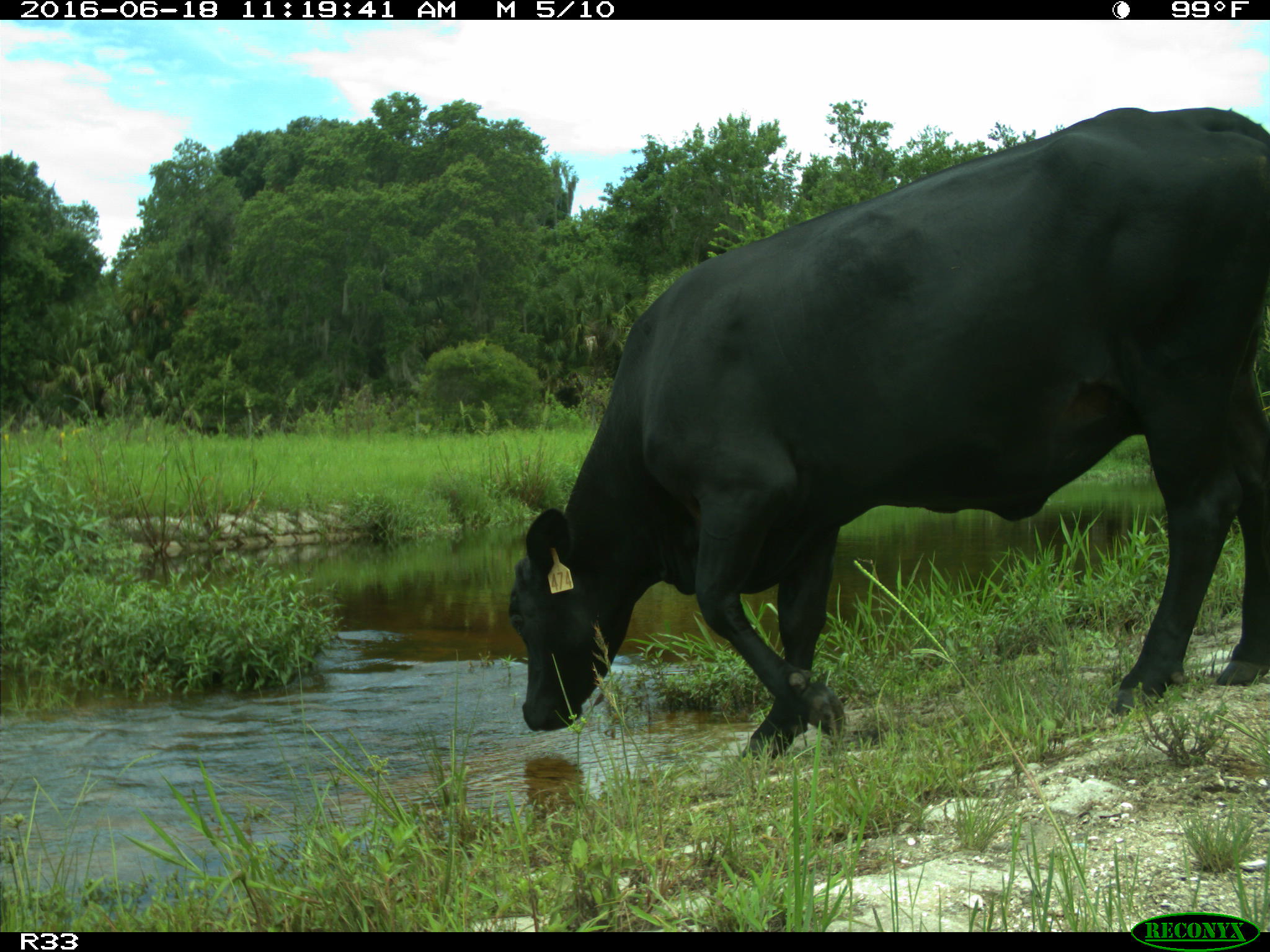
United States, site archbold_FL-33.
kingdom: Animalia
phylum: Chordata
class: Mammalia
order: Artiodactyla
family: Bovidae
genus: Bos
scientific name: Bos taurus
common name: domestic cow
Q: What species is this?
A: Bos taurus (domestic cow).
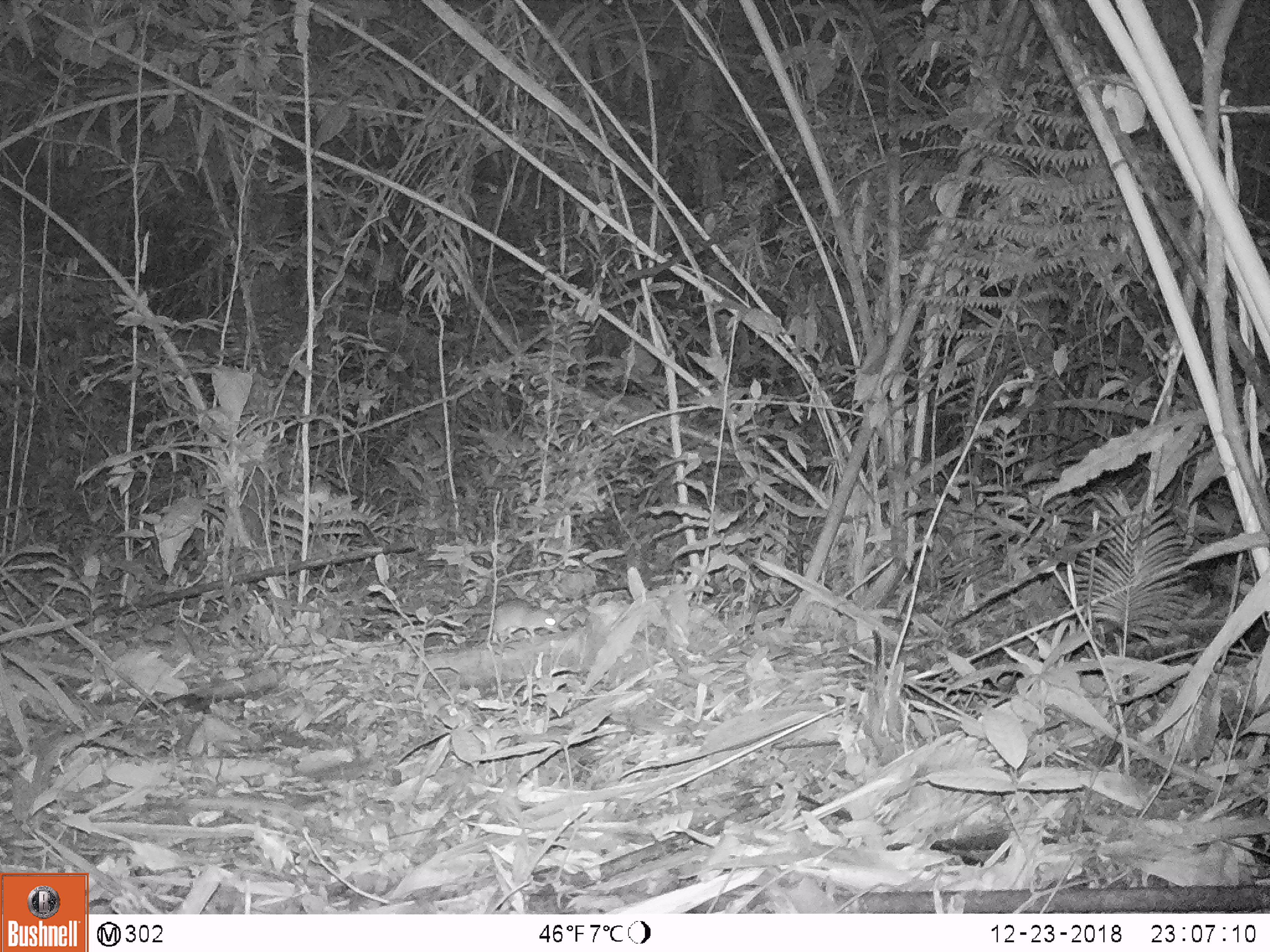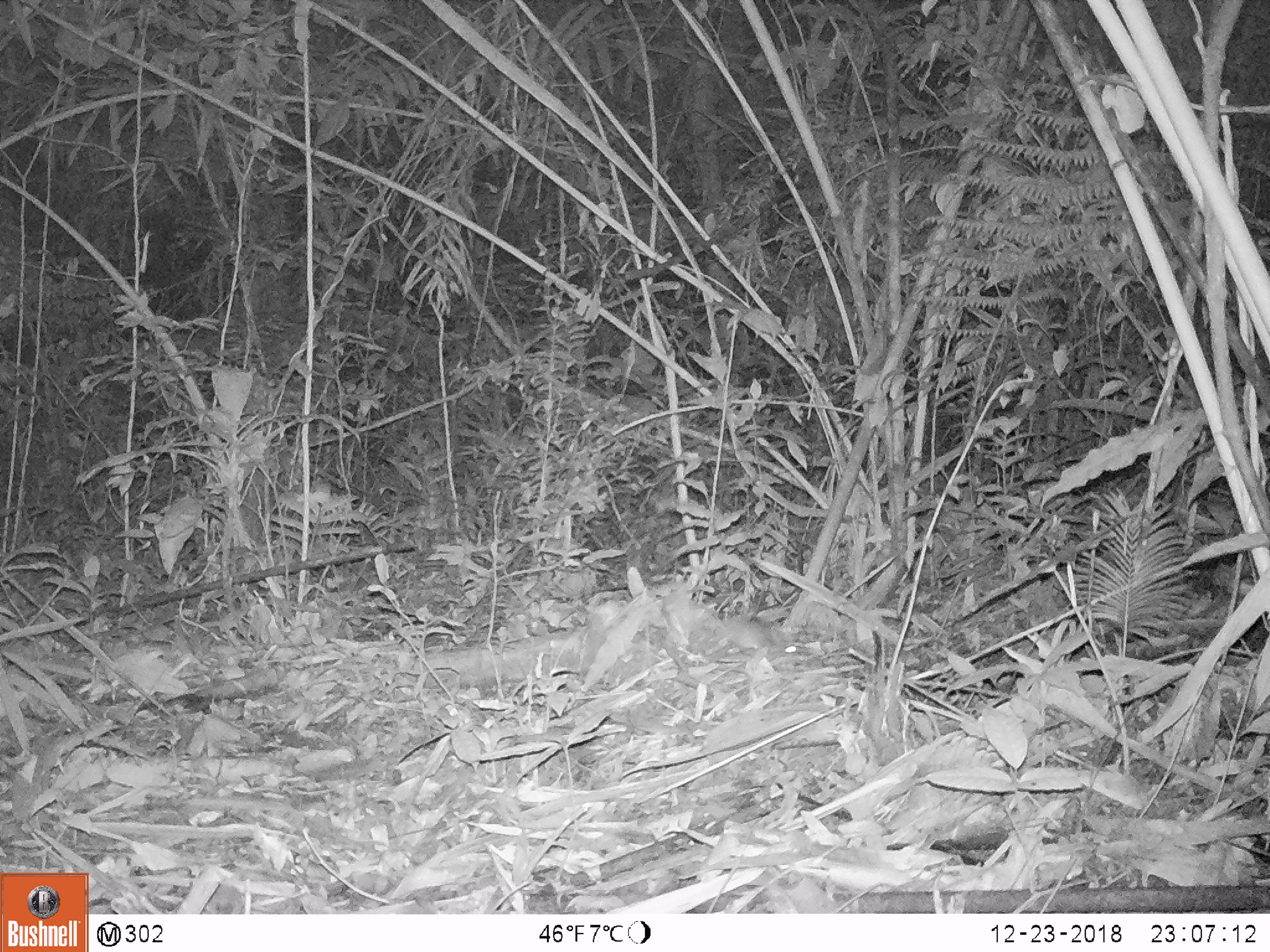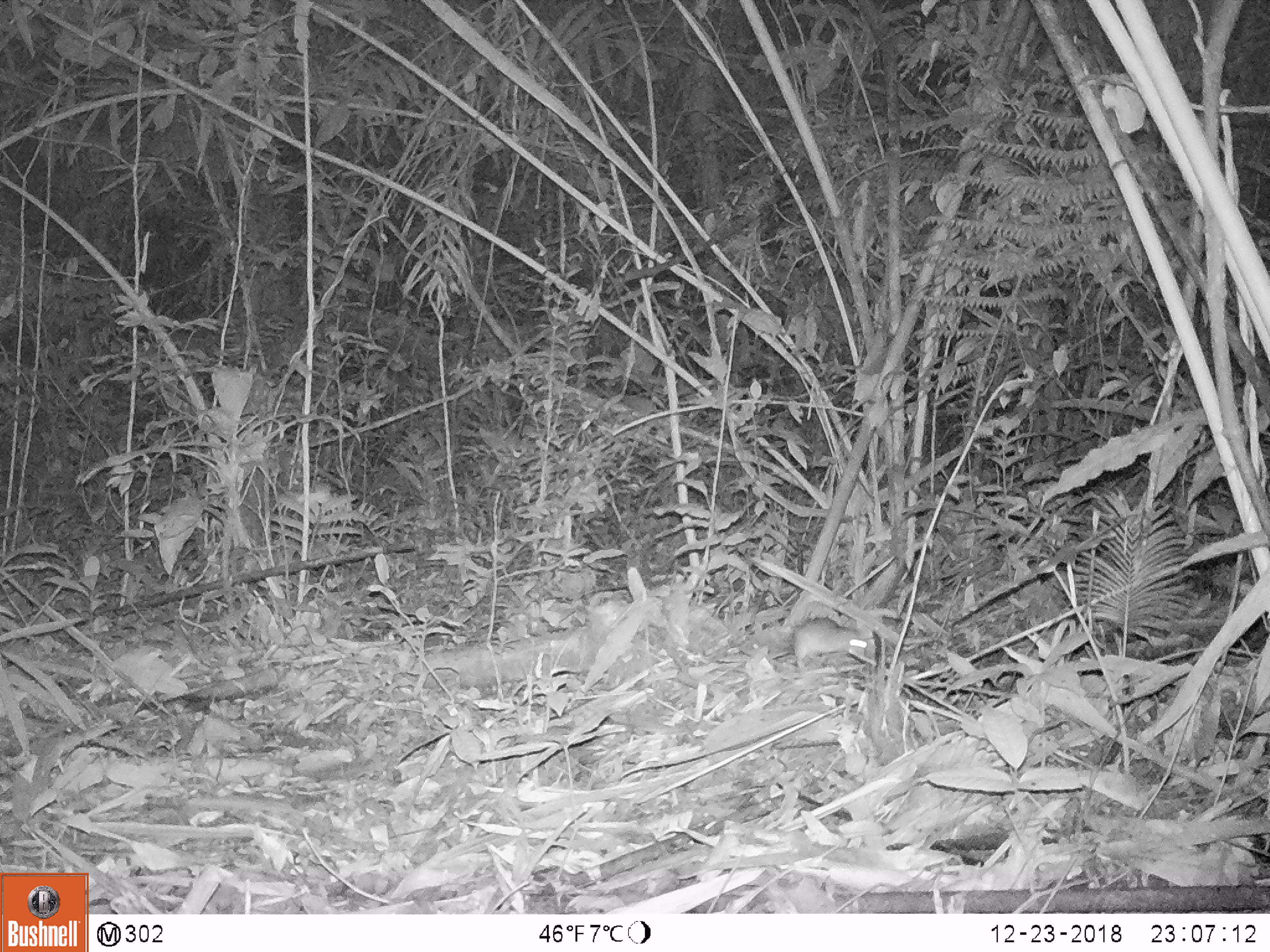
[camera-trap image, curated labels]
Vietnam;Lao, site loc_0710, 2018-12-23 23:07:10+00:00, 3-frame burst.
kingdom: Animalia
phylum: Chordata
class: Mammalia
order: Rodentia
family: Muridae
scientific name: Muridae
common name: old-world mice and rats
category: unidentified murid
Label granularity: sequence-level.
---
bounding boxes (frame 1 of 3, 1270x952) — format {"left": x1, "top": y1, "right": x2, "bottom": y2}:
unidentified murid: {"left": 435, "top": 598, "right": 561, "bottom": 645}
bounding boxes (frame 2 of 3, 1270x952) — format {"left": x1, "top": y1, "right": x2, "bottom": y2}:
unidentified murid: {"left": 719, "top": 614, "right": 797, "bottom": 661}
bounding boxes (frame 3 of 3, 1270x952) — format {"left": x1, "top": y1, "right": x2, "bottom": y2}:
unidentified murid: {"left": 792, "top": 617, "right": 867, "bottom": 671}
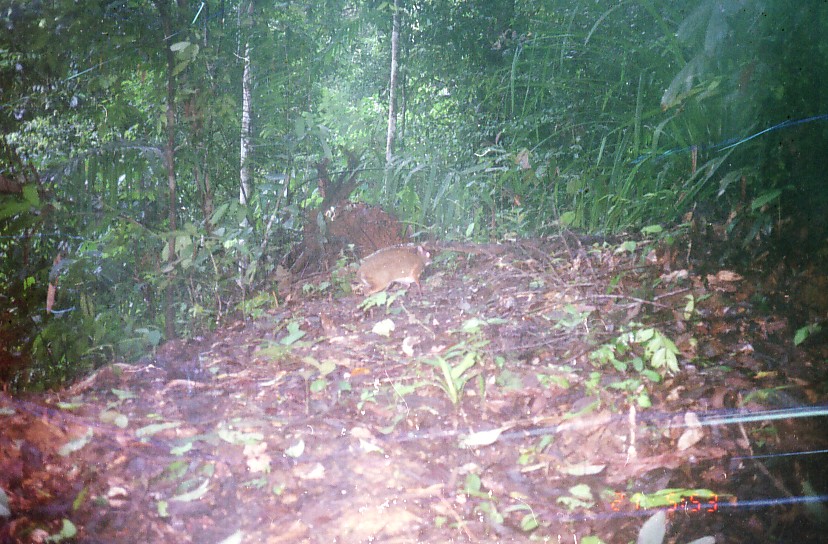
○ ○ ○ ○ ○ ○ ○
▶ [Assignment]:
Gather each line of the listing containing the word "site" and show it.

▶ [Output of the exercise]:
United States, site archbold_FL-33.
Vietnam;Lao, site loc_0710, 2018-12-23 23:07:10+00:00, 3-frame burst.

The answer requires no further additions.